> RICHIESTA SCRITTA 1: Secondo il testo sulla self-compassion, che cosa viene messo in gioco nel rapporto a due?
> RICHIESTA SCRITTA 2: Riprendi il testo sulla self-compassion e proseguilo dopo la sua ultima frase.

> PAGINA:
_____

Nei precedenti articoli del blog, ho parlato spesso del ruolo educativo della self-compassion, dell’importanza di farla entrare nella propria vita come genitori, ma anche di quanto sia fondamentale insegnare ai nostri figli la self- compassion in tutte le fasi della loro crescita. Se saranno bravi ad apprendere come applicare la compassione, possiamo predire, con un certo grado di sicurezza, che saranno anche compagni, mogli o mariti migliori per i loro partner. La self-compassion agisce infatti in modo rilevante anche nella coppia.
Self-compassion: quanto fa bene alla relazione di coppia
L’avrai sperimentato anche tu, di fronte a un partner ci si confronta con la profondità dei nostri sentimenti: nel rapporto a due vengono messi in gioco non solo paure e fragilità che ci caratterizzano, ma anche consuetudini di comportamento che abbiamo appreso sia nella nostra famiglia, sia dalle nostre esperienze pregresse.

_____

> MATERIALE ESTRATTO:
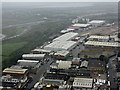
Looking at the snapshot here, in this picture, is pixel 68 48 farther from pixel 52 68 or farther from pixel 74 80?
pixel 74 80

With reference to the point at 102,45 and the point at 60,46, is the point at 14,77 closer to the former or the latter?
the point at 60,46

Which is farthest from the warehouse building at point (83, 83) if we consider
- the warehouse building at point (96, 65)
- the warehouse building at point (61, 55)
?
the warehouse building at point (61, 55)

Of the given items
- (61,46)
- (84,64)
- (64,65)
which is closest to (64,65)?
(64,65)

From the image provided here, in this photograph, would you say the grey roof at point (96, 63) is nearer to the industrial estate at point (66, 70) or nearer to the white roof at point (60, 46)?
the industrial estate at point (66, 70)

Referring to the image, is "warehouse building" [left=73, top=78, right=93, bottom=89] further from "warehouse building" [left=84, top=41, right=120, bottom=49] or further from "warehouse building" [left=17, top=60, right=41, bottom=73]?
"warehouse building" [left=84, top=41, right=120, bottom=49]

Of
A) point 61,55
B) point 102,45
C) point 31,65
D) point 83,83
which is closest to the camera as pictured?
point 83,83

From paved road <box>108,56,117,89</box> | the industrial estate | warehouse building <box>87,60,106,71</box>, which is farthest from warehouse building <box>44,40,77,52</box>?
paved road <box>108,56,117,89</box>

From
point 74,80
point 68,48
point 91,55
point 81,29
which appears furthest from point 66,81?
point 81,29
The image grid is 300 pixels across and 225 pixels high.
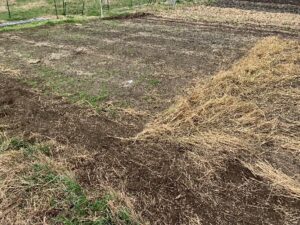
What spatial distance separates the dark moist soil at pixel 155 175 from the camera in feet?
10.4

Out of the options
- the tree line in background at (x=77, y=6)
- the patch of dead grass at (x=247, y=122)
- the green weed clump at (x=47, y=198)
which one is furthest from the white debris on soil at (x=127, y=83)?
the tree line in background at (x=77, y=6)

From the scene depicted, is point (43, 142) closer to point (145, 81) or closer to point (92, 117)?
point (92, 117)

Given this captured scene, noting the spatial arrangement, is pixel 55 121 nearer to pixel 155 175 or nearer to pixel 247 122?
pixel 155 175

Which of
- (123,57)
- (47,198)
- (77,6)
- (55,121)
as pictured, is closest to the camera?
(47,198)

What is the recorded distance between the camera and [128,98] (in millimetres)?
5484

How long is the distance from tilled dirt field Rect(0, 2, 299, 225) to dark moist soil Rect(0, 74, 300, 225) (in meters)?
0.01

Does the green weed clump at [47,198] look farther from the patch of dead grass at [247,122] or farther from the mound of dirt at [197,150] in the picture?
the patch of dead grass at [247,122]

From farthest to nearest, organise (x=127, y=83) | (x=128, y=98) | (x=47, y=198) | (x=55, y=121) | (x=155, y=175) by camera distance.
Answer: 1. (x=127, y=83)
2. (x=128, y=98)
3. (x=55, y=121)
4. (x=155, y=175)
5. (x=47, y=198)

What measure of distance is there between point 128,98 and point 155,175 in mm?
2061

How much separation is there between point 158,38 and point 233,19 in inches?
155

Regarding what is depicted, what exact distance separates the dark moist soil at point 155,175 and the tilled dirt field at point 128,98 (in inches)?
0.4

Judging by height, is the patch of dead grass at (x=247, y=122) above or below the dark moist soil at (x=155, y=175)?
above

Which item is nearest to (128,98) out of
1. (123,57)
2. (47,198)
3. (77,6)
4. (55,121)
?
(55,121)

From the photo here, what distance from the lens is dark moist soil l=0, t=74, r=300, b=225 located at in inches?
124
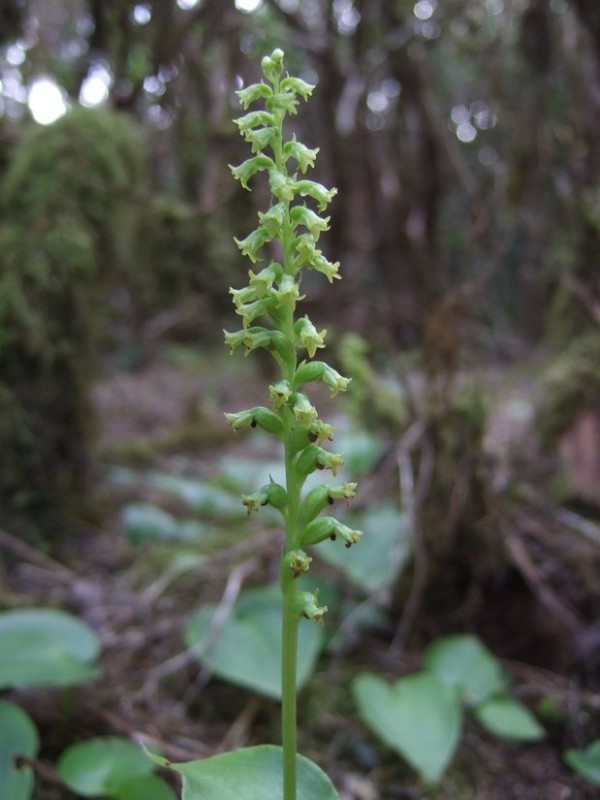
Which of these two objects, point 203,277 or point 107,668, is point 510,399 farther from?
point 107,668

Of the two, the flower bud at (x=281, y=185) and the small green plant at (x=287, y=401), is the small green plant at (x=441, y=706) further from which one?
the flower bud at (x=281, y=185)

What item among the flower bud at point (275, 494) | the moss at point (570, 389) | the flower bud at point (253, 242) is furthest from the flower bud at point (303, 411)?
the moss at point (570, 389)

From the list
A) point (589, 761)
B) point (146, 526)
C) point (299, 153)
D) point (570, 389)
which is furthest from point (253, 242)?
point (570, 389)

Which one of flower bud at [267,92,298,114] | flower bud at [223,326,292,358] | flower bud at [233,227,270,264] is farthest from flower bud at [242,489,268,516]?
flower bud at [267,92,298,114]

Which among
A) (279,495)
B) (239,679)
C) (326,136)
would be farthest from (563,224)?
(279,495)

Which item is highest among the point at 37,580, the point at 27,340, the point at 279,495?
the point at 27,340

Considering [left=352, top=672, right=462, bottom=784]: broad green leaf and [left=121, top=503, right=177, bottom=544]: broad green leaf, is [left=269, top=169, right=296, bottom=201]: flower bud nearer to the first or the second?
[left=352, top=672, right=462, bottom=784]: broad green leaf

_____

> RISPOSTA ATTESA 1: Vengono messe in gioco non solo le paure e le fragilità che ci caratterizzano, ma anche le consuetudini di comportamento apprese sia nella nostra famiglia sia dalle esperienze pregresse.

> RISPOSTA ATTESA 2:
I momenti di dialogo con l’altro sono una ricchezza e le eventuali divergenze possono costituire opportunità per esprimersi e capirsi sempre di più, tuttavia, tali occasioni generano a volte conflitti.
Perché e quando il confronto viene gestito nel modo sbagliato rischiando di compromettere l’apertura alla controparte?
La risposta non è semplice perché risiede nella nostra storia e nella nostra specificità, sia come individui che nell’unione. È utile però fare un esercizio per riuscire a capire meglio quali sono i rischi nella nostra modalità dialettica. Questo esercizio parte dall’identificazione dei nostri punti sensibili, dei tasti emotivi che, se sollecitati, ci fanno reagire esattamente all’opposto di come dovremmo, e vorremmo, per il bene della nostra relazione.
I quattro cavalieri dell’Apocalisse
I comportamenti che possono far fallire il dialogo e l’intimità, destinandoli a un inevitabile naufragio, sono spesso facilmente identificabili, in particolare dall’esterno. L’alta reattività o addirittura l’aggressività nei momenti critici, il disprezzo di uno dei due partner verso l’altro, l’incapacità di ironia o di affetto nei momenti di conflitto sono tutti segnali di quanto due persone rischino nel tempo di logorare il rapporto e allontanarsi.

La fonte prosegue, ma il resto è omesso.